• DESCRIPTION OF THE TASK
Copy every line from the one that holds "Of the two items" to the end of the records below, exactly and with nothing else, but without any pictures.

Extracted data entries:
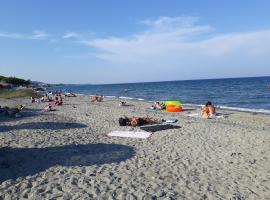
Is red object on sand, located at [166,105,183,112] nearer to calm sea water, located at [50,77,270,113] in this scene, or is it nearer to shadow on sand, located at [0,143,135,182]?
calm sea water, located at [50,77,270,113]

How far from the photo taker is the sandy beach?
25.5ft

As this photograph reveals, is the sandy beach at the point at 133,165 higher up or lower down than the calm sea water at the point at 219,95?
higher up

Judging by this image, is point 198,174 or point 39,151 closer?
point 198,174

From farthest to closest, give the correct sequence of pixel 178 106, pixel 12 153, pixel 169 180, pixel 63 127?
pixel 178 106 → pixel 63 127 → pixel 12 153 → pixel 169 180

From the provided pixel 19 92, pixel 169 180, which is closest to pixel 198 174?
pixel 169 180

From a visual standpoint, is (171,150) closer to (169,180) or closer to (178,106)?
(169,180)

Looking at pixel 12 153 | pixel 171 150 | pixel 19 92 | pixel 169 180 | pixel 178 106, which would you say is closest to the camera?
pixel 169 180

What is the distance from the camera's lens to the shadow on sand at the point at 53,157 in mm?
9086

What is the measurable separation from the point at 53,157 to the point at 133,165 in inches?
93.5

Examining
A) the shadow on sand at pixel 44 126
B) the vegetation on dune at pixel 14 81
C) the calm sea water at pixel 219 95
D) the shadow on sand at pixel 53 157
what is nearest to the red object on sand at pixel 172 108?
the calm sea water at pixel 219 95

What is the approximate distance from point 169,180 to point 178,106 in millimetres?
18684

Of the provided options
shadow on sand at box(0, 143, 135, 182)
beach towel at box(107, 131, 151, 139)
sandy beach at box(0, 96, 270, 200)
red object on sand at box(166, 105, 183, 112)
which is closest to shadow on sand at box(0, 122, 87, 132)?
→ sandy beach at box(0, 96, 270, 200)

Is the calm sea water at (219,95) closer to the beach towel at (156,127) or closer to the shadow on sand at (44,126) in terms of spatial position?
the beach towel at (156,127)

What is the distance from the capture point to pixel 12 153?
10648 millimetres
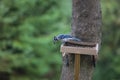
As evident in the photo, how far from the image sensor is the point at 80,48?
169cm

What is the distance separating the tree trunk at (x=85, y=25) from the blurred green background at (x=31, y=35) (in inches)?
98.9

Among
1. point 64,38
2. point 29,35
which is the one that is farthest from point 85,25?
point 29,35

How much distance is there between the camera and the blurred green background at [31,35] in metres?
4.39

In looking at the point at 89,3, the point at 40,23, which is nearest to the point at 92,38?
the point at 89,3

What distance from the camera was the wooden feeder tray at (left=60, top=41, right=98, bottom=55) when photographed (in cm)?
168

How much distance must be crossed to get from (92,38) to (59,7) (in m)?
3.39

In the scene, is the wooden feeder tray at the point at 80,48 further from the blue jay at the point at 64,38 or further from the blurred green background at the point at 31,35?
the blurred green background at the point at 31,35

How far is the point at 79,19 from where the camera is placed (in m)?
1.77

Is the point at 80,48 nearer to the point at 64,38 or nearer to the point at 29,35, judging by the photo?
the point at 64,38

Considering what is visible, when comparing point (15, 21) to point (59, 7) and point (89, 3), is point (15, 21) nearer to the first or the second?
point (59, 7)

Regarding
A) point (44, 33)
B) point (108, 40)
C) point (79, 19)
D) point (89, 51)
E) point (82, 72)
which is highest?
point (79, 19)

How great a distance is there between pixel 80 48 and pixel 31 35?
Result: 2987 mm

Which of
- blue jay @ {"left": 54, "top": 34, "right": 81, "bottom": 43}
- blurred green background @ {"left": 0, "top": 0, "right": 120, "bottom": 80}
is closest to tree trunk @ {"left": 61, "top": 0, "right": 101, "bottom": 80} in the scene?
blue jay @ {"left": 54, "top": 34, "right": 81, "bottom": 43}

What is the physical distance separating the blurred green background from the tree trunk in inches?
98.9
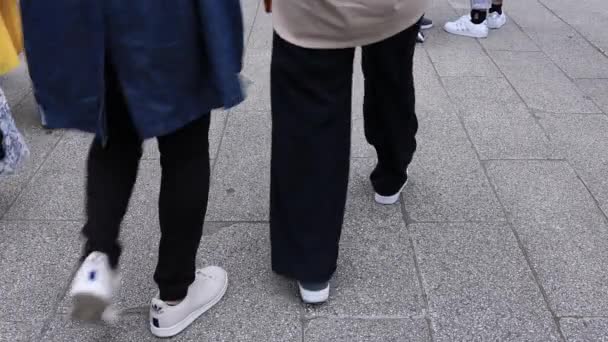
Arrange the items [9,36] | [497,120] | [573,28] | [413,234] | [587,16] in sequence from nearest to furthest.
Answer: [413,234]
[9,36]
[497,120]
[573,28]
[587,16]

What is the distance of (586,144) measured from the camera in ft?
10.3

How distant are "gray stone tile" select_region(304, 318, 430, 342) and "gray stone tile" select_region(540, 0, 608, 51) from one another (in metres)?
3.57

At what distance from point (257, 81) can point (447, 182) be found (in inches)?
64.9

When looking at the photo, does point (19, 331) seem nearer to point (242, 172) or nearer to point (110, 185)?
point (110, 185)

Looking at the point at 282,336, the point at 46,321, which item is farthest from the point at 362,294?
the point at 46,321

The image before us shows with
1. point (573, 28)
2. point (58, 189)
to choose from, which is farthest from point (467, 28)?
point (58, 189)

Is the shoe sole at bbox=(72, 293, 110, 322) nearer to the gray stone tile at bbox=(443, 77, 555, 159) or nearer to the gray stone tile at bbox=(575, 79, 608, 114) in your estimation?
the gray stone tile at bbox=(443, 77, 555, 159)

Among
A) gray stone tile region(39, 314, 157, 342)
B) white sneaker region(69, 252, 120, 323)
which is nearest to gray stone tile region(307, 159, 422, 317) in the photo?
gray stone tile region(39, 314, 157, 342)

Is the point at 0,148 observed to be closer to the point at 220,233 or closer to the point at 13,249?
the point at 13,249

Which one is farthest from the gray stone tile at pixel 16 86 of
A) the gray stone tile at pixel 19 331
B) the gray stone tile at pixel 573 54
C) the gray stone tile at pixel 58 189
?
the gray stone tile at pixel 573 54

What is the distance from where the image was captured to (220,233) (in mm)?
2438

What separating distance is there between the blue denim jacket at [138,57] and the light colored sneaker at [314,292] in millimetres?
779

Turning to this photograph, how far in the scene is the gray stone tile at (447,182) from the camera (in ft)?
8.44

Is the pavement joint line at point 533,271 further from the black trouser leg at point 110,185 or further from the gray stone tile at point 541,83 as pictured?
the black trouser leg at point 110,185
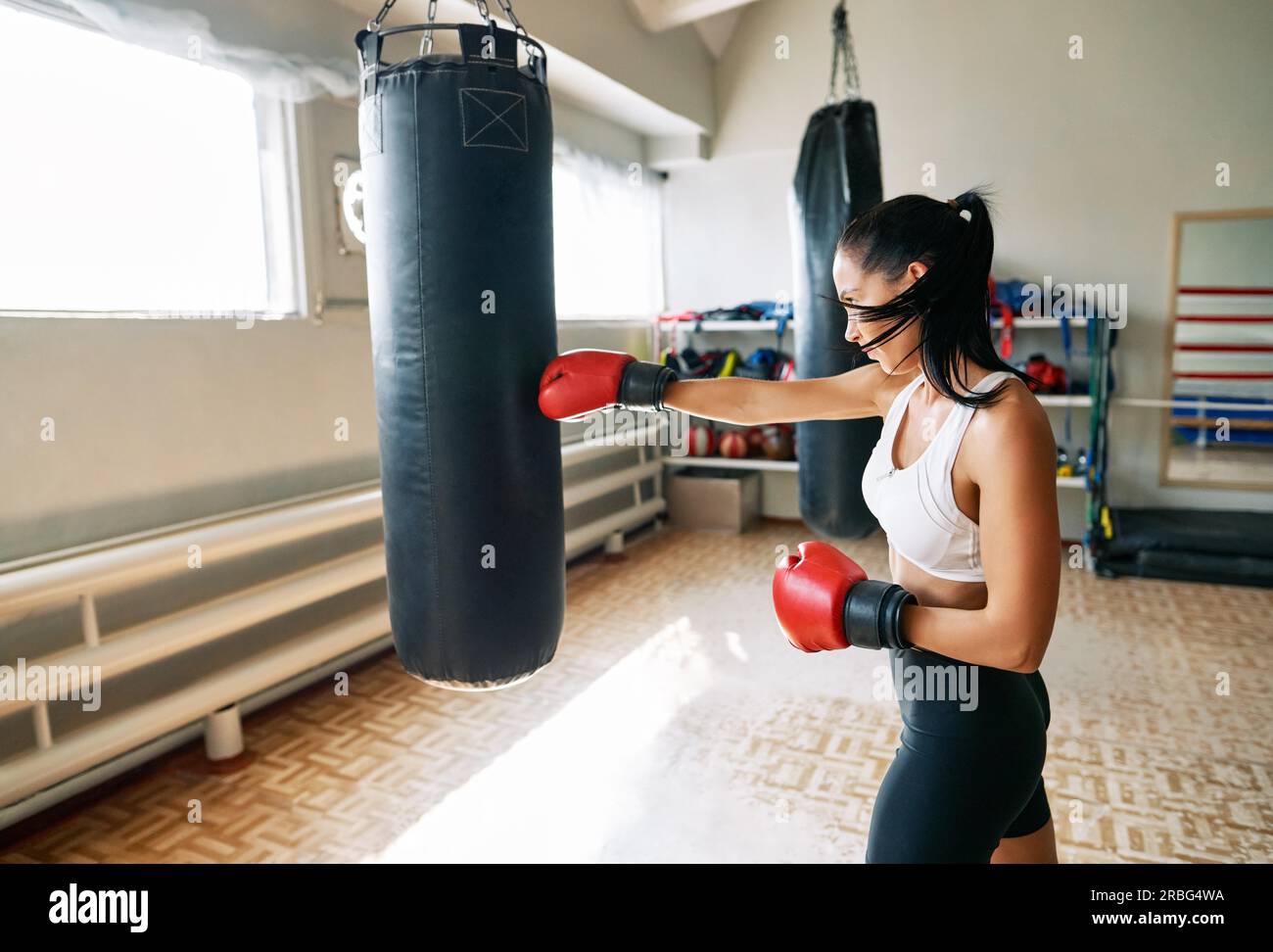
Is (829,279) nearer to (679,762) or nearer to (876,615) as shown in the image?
(679,762)

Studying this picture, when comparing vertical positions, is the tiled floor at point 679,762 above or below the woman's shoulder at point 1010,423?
below

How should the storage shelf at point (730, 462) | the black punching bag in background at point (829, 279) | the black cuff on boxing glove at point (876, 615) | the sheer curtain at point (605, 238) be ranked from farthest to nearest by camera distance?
the storage shelf at point (730, 462)
the sheer curtain at point (605, 238)
the black punching bag in background at point (829, 279)
the black cuff on boxing glove at point (876, 615)

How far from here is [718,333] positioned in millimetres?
5945

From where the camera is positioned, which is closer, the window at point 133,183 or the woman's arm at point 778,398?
the woman's arm at point 778,398

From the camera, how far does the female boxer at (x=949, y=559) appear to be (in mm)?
1086

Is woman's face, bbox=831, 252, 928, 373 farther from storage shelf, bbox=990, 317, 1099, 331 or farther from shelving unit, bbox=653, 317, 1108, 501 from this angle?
storage shelf, bbox=990, 317, 1099, 331

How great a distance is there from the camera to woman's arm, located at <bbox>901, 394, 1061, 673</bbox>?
1.07 meters

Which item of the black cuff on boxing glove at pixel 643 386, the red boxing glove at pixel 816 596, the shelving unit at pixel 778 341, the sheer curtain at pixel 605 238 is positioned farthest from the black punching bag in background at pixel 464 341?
the shelving unit at pixel 778 341

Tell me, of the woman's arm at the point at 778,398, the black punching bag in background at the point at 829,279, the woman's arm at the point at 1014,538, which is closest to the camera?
the woman's arm at the point at 1014,538

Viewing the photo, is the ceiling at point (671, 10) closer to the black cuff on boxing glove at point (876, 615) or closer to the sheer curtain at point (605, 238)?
the sheer curtain at point (605, 238)

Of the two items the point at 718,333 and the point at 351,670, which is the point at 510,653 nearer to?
the point at 351,670

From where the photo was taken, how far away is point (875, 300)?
1232 millimetres

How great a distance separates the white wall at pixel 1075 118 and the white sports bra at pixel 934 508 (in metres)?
4.42

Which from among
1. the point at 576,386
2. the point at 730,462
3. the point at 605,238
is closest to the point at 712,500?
the point at 730,462
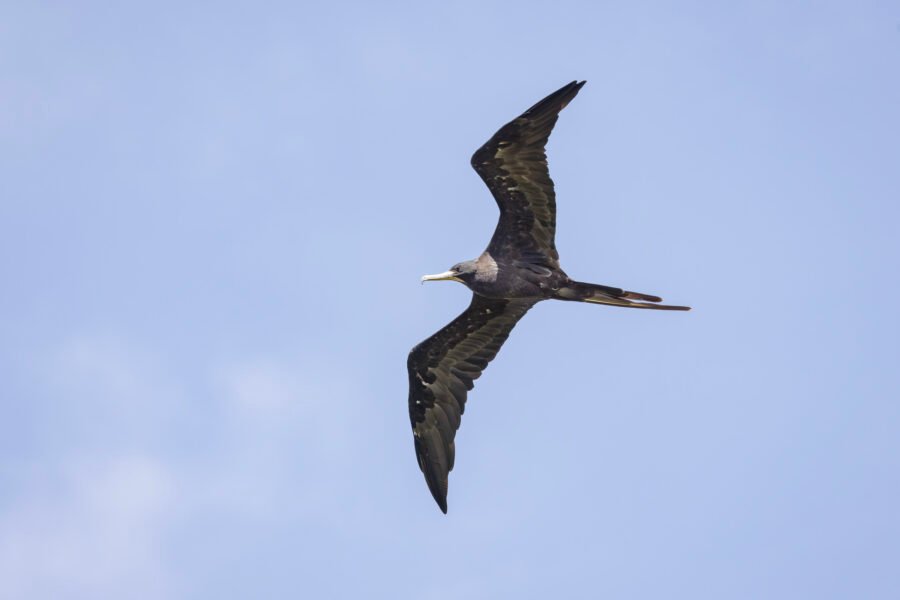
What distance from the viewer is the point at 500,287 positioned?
1905 centimetres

• ANSWER TO THIS TASK
Of the two items the point at 718,333 and the point at 351,670, which is the point at 510,653 nearer to?
the point at 351,670

From where the photo was taken, how far away is point (875, 300)?
1232 millimetres

How great a distance separates the white wall at pixel 1075 118 and the white sports bra at pixel 934 508 (in metres)?
4.42

Which from among
1. the point at 576,386
2. the point at 730,462
3. the point at 605,238
is closest to the point at 712,500?
the point at 730,462
What distance from the viewer is the point at 500,287 positioned?
1905 centimetres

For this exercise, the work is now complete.